STORED DATA
<<<<

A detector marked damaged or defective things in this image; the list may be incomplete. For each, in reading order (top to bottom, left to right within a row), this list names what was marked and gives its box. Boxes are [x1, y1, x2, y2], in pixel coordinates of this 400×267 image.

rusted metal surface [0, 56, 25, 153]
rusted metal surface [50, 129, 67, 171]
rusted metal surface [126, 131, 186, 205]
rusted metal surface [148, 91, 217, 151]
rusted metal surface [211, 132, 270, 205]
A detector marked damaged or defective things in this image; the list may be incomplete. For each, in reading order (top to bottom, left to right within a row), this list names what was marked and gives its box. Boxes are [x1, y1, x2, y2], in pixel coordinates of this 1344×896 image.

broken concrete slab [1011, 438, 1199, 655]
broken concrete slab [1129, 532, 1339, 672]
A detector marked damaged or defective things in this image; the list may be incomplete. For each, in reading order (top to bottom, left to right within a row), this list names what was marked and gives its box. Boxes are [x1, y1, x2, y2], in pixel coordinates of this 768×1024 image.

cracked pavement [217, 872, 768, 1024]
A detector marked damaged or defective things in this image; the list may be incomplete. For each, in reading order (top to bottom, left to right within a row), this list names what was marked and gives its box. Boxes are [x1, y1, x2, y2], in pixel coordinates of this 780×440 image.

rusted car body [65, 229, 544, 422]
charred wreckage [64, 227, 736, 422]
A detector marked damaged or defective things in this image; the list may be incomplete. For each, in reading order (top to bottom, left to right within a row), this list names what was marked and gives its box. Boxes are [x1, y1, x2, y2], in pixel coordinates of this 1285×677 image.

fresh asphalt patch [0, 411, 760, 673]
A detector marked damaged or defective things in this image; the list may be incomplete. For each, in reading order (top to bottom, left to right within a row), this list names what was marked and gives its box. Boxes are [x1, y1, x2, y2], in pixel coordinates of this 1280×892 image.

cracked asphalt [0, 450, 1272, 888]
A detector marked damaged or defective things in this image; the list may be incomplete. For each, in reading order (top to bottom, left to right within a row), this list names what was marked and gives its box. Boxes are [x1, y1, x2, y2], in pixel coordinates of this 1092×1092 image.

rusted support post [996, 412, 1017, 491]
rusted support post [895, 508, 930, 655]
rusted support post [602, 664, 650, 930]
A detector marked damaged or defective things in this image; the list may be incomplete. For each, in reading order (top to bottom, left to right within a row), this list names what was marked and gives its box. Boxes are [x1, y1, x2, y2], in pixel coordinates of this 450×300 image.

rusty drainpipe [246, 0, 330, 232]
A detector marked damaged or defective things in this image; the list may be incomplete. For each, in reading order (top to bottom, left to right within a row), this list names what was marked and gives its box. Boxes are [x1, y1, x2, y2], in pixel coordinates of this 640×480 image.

>>>>

REQUIRED WORK
Please return all of the entries above word for word.

TASK SOLUTION
A detector marked damaged or defective things in this image; the list may be incomplete. For each, in reading order (top to bottom, left to right within a row), this list names what was marked and gives its box. Boxes are [x1, y1, x2, y2], in pixel coordinates of this 400×267 image.

rusted metal surface [0, 56, 25, 153]
rusted metal surface [50, 129, 67, 171]
rusted metal surface [126, 131, 186, 205]
rusted metal surface [148, 91, 217, 151]
rusted metal surface [211, 132, 270, 205]
A detector marked damaged or defective things in this image; the list may be incomplete. For each, in reading order (top to bottom, left to right within a row), this list names what was marked and gives its box. Boxes are [x1, y1, x2, y2], in pixel coordinates of this 1344×896 image.

broken concrete slab [1011, 438, 1199, 655]
broken concrete slab [1129, 532, 1339, 672]
A detector marked damaged or defective things in this image; the list may be incomplete. For each, in reading order (top to bottom, left to right within a row), this list names what was marked and gives its box. Boxes are [x1, y1, x2, y2], in pixel coordinates of this 768×1024 image.

cracked pavement [217, 872, 768, 1024]
A detector marked damaged or defective things in this image; the list may be incomplete. For each, in reading order (top to bottom, left to right within a row), this list names what was marked and gives its box. Boxes are [x1, y1, x2, y2], in pixel coordinates of this 780×440 image.

rusted car body [65, 229, 544, 422]
charred wreckage [64, 227, 736, 422]
A detector marked damaged or defective things in this image; the list may be incomplete. For each, in reading order (top to bottom, left to right within a row), this list names what was marked and gives its box. Boxes are [x1, y1, x2, y2], in pixel coordinates of this 1285×677 image.

fresh asphalt patch [0, 411, 760, 673]
A detector marked damaged or defective things in this image; the list may be incomplete. For each, in reading order (top to bottom, left to right within a row), this list names what was marked and gives its box. Boxes are [x1, y1, x2, y2], in pixel coordinates of this 1280×892 image.

cracked asphalt [0, 450, 1272, 888]
A detector marked damaged or defective things in this image; the list may be incomplete. For each, in reading order (top to bottom, left to right within a row), this list names what was marked and gives its box. Boxes are [x1, y1, x2, y2], in pixel coordinates of this 1092×1092 image.

rusted support post [996, 412, 1017, 491]
rusted support post [895, 508, 930, 655]
rusted support post [602, 664, 650, 930]
A detector marked damaged or defective things in this image; the list may be incomplete. For each, in reading order (top to bottom, left to right within a row), this list names what was marked and gives its box. Boxes are [x1, y1, x2, y2], in pixel coordinates of this 450×300 image.

rusty drainpipe [246, 0, 330, 232]
A detector marked damaged or defective things in this image; the list may be incomplete. For each, in reading order (top to bottom, left to right within a row), this list names what was marked and gives its box. Boxes are [x1, y1, x2, y2], in pixel coordinates of this 640×480 image.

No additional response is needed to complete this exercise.